**TEXTO APRESENTADO**
Por Jece Valadão
Quando a Embrafilme foi
fundada, eu fui um dos primeiros produtores a ser chamado para participar como
sócio, comprando cotas.
Era uma época de
ditadura. Como eu não era comunista, fui logo chamado.
Nunca fui de direita,
mas não era comunista.
Figueiredo
O fato de eu ter amigos
como o ex-presidente Figueiredo também colaborou para a discriminação do
pessoal do Cinema Novo em relação a mim.
Aconteceu que eu conheci o Figueiredo antes de ele ser presidente.
Nunca vi motivos para deixar de ser amigo dele.
Ameaça
americana
Por causa das minhas
idas à Brasília para defender o cinema nacional, tive a oportunidade de falar
com quatro presidentes.
Sempre acontecia a
mesma coisa. O presidente se assustava com o que a gente falava – como, por
exemplo, que o negativo pagava mais imposto do que o filme pronto que vinha de
fora – mas quando ele estava se preparando para tomar alguma atitude, chegava o
representante do cinema americano e ameaçava com o corte de importação do café
ou de outro produto que o Brasil estivesse exportando para os Estados Unidos.
Reivindicações
O objetivo das nossas
conversas com os presidentes era sempre o mesmo: uma lei que permitisse a
formação de uma indústria de cinema nacional
Resultados
Depois de muita luta,
conseguimos uma reserva de mercado. A lei existe até hoje, mas ninguém cumpre
mais.
Cabide
de empregos
A finalidade da
Embrafilme, quando foi criada, era incentivar e prestigiar a indústria de
cinema nacional, com recursos advindos das taxas cobradas sobre os filmes
americanos exibidos aqui no Brasil.
Na razão direta em que
a produção brasileira fosse crescendo, automaticamente iria diminuindo também a
arrecadação sob o filme estrangeiro.
A ideia era que com o
tempo, ao fortalecer a produção nacional, a Embrafilme acabasse.

**DADOS DISPONÍVEIS**
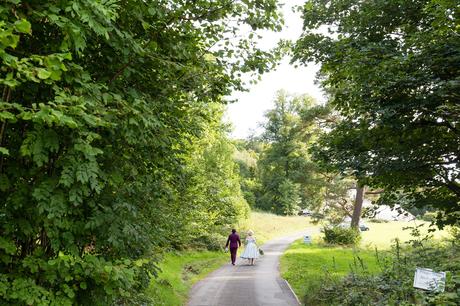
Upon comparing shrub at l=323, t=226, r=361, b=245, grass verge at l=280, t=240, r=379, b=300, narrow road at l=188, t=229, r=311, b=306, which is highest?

**CONJUNTO DE TAREFAS**
• 1. Responda às perguntas sobre o texto da Embrafilme:
(a) Com quantos presidentes o autor diz ter tido a oportunidade de falar?
(b) Com o que o representante do cinema americano ameaçava?
(c) De onde vinham os recursos da Embrafilme quando ela foi criada?
• 2. Liste todos os intertítulos que aparecem no texto sobre a Embrafilme.
• 3. Prossiga com o texto sobre a Embrafilme a partir da última frase apresentada.

**CONJUNTO DE RESPOSTAS**
• 1.
(a) Com quatro presidentes.
(b) Com o corte da importação do café ou de outro produto que o Brasil estivesse exportando para os Estados Unidos.
(c) Das taxas cobradas sobre os filmes americanos exibidos no Brasil.

• 2.
Figueiredo
Ameaça americana
Reivindicações
Resultados
Cabide de empregos

• 3.
Só que não foi isso que
aconteceu. Pelo contrário, a Embrafilme acabou virando um cabide de empregos
deixando de lado, inclusive, o interesse em desestimular a entrada do filme
americano no Brasil.
PROTECIONISMO
NORTE-AMERICANO
O cinema americano é
protegido pela mídia e por interesses muito poderosos. É no bojo do cinema que
vem a música americana, o costume americano, o carro, o chiclete...
Por causa disso, a
postura do cinema americano sempre foi de domínio.
Postura
de domínio
Para manter o mercado
funcionando, o Brasil consumia quatrocentos filmes por ano.
Na época, nós
produzíamos cerca de cem filmes por ano, portanto o mais justo seria o governo
permitir a importação de no máximo trezentos filmes estrangeiros.
Mas o que acontecia era
bem diferente. Importávamos seissentos, setessentos filmes por ano, sobrando
produto. O melhor, a oferta era maior do que a procura.
Pressão
O resultado disso era
que o exibidor, que é um comerciante, obviamente preferia programar filmes
americanos, que já vinham com um grande apoio da mídia.
A imprensa brasileira
era a primeira a divulgar o cinema americano, pressionada pelas empresas
americanas que ameaçavam parar de anunciar nos jornais, revistas e TVs.
Quer dizer, todos eles
estavam unidos no sentido de exibir o cinema americano no Brasil e acabar com o
cinema nacional.
Isso porque o cinema
brasileiro já estava começando a fazer frente ao filme americano no nosso
mercado.
Lucro
fácil
Além de todo o apoio da
mídia, o filme americano também já chegava aqui pago e com lucro.
Como o que ganhasse
aqui já seria lucro extra, o distribuidor americano oferecia o filme
praticamente de graça para o exibidor.
Foi dessa situação
absurda que teve início a nossa luta pela reserva de mercado.
Representante americano
Qualquer reivindicação
dos cineastas brasileiros repercurtia imediatamente nos Estados Unidos.
Eles não eram bobos,
não. A Associação dos Produtores Americanos pagava um sujeito, o Harry Stone, para
representar os interesses deles aqui no Brasil.
O interesse era tão
grande que ele, que não era muito chegado ao sexo feminino, chegou até a se
casar com uma brasileira.
CINEMA
BRASILEIRO HOJE
A saída do cinema
brasileiro hoje são as grandes produções.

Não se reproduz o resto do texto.